GIVEN TEXT START
In the example from the first table regarding the upset child who lost their toy, a sympathetic response would be to remember a time you lost something sentimental and begin to tell the child about it, continuing to get upset until you are as activated as the kid was- thus making the situation about yourself and your experience instead of theirs. Instead of becoming emotionally wrapped up in your memories that were triggered by the child’s sadness, you regulate yourself and sit patiently with the child, making yourself available to them for comfort or processing.

Examples of Empathic Listening in Action

Communication Skills: Empathetic Listening – Inside Out
As showcased in the above video from the Pixar film Inside Out, Empathic Listening is not about solving problems. Instead, it’s about creating a safe container for someone to experience what is alive for them at that moment, thus validating their experience. By listening without judgment, being fully present, and not trying to persuade someone to be different, we give them the opportunity to do just that.
GIVEN TEXT END
EXERCISE AIM =>
The passage on empathic listening ends by naming the ways we listen that give someone the chance to be as they are. List every one of those ways.
RECORD SET START
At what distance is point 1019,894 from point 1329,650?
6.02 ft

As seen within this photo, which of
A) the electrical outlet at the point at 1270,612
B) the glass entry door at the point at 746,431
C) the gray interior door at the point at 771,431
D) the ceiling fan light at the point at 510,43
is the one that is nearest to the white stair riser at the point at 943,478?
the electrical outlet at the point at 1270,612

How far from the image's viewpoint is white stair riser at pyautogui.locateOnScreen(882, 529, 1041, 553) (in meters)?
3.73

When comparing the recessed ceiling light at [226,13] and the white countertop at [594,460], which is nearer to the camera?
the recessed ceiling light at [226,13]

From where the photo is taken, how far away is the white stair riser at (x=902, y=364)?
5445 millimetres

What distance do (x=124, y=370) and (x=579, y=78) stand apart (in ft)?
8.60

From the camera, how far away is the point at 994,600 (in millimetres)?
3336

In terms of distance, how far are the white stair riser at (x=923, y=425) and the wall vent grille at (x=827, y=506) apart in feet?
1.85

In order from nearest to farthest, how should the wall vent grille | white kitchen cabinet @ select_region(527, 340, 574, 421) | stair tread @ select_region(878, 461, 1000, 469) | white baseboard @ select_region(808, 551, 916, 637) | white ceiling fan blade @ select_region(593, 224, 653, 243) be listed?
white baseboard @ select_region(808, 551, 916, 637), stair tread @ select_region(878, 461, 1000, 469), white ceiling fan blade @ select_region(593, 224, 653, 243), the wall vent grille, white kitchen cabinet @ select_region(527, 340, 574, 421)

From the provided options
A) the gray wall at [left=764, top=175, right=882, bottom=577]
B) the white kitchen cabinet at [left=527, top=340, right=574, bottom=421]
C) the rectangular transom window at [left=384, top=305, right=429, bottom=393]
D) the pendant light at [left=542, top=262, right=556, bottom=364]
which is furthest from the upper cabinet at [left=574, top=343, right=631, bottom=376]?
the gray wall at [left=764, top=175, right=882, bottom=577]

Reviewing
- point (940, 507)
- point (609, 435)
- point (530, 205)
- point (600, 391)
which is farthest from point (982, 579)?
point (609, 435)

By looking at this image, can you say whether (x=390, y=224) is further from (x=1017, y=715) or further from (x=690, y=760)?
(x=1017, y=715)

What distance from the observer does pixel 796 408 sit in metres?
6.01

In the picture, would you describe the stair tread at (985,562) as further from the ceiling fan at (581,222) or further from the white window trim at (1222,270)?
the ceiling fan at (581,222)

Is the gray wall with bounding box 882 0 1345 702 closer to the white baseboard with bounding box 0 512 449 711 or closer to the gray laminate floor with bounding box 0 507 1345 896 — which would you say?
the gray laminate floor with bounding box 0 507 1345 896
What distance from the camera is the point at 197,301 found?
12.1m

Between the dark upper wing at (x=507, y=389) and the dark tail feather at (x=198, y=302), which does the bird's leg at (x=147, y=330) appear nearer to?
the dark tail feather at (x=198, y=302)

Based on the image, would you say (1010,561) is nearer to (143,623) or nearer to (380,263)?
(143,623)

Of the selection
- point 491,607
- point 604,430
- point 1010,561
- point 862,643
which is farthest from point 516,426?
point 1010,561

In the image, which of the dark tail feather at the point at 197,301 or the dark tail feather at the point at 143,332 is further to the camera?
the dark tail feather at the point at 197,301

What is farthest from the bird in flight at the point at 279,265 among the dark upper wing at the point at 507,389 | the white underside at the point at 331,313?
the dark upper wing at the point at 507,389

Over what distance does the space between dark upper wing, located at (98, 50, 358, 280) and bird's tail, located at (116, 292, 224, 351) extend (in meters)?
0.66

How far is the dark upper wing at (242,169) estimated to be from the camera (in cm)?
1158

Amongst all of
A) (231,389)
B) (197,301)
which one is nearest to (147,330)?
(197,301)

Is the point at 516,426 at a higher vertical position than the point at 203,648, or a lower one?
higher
RECORD SET END
RECORD SET START
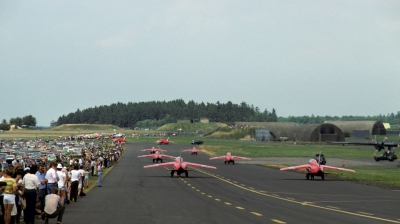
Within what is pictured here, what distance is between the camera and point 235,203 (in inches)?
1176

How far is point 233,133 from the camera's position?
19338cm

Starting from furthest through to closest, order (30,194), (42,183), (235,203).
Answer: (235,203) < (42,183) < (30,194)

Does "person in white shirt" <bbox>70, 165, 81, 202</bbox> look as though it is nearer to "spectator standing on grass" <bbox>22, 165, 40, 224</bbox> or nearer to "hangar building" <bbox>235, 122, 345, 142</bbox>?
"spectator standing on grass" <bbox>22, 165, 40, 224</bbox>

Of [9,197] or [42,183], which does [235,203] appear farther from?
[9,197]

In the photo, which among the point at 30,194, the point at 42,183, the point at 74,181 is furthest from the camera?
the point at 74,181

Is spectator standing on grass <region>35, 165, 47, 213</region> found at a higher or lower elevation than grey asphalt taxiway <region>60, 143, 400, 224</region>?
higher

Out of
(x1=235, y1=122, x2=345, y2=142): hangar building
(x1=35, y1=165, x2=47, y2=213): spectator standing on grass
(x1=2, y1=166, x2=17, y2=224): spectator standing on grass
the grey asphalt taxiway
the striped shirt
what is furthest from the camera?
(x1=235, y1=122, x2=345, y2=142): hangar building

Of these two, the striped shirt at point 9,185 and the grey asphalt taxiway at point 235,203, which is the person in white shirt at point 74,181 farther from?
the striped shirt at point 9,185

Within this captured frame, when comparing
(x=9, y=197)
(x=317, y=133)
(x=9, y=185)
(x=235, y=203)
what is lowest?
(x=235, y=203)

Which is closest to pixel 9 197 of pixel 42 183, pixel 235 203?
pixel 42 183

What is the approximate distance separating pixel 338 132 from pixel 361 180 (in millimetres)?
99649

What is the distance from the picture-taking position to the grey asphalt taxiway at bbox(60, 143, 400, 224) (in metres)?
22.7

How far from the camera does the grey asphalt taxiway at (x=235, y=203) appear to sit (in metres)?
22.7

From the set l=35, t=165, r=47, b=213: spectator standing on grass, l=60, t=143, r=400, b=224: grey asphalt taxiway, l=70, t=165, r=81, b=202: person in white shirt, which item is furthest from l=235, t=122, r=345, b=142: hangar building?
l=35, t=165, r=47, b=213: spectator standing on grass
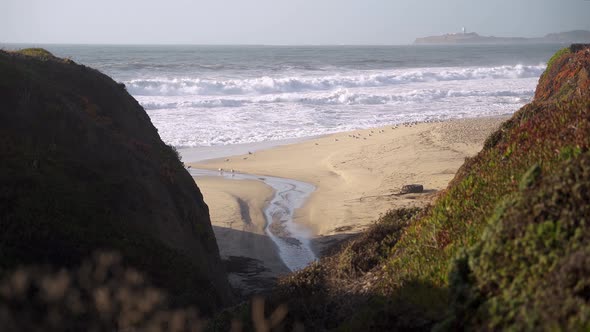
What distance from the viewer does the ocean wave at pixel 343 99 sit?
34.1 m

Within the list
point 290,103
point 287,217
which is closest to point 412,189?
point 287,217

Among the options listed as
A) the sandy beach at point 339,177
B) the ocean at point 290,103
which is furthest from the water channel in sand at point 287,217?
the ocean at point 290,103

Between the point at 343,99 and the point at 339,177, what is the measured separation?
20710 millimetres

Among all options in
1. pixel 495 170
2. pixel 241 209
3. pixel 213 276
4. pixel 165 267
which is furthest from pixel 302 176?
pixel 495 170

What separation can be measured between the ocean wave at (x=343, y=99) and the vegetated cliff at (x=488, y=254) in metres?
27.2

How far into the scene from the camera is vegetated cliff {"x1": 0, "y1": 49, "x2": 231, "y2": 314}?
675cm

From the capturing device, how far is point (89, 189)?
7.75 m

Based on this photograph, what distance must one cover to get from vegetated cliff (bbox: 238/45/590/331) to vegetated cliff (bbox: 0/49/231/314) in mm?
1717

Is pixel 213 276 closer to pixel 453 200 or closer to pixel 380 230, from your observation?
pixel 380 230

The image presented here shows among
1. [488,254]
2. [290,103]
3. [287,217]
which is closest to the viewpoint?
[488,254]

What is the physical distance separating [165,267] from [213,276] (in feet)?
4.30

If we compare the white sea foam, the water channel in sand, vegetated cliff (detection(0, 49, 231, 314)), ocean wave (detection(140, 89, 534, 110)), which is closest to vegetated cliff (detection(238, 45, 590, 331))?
RECORD SET END
RECORD SET START
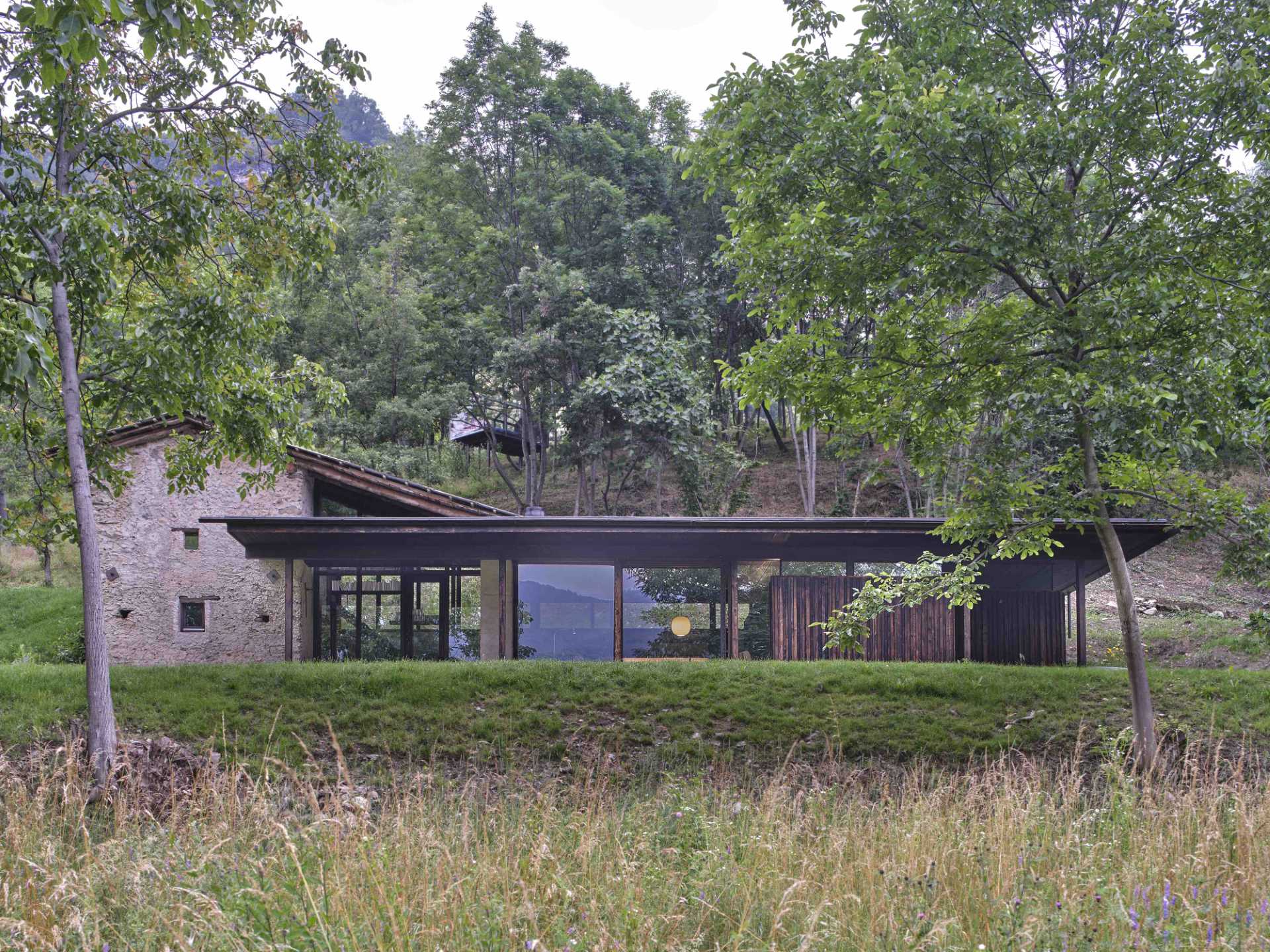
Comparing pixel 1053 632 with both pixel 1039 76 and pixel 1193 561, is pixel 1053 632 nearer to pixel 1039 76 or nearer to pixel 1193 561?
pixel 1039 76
RECORD SET END
YOUR RESPONSE =>
- Listening without judgment
- Being fully present
- Not trying to persuade someone to be different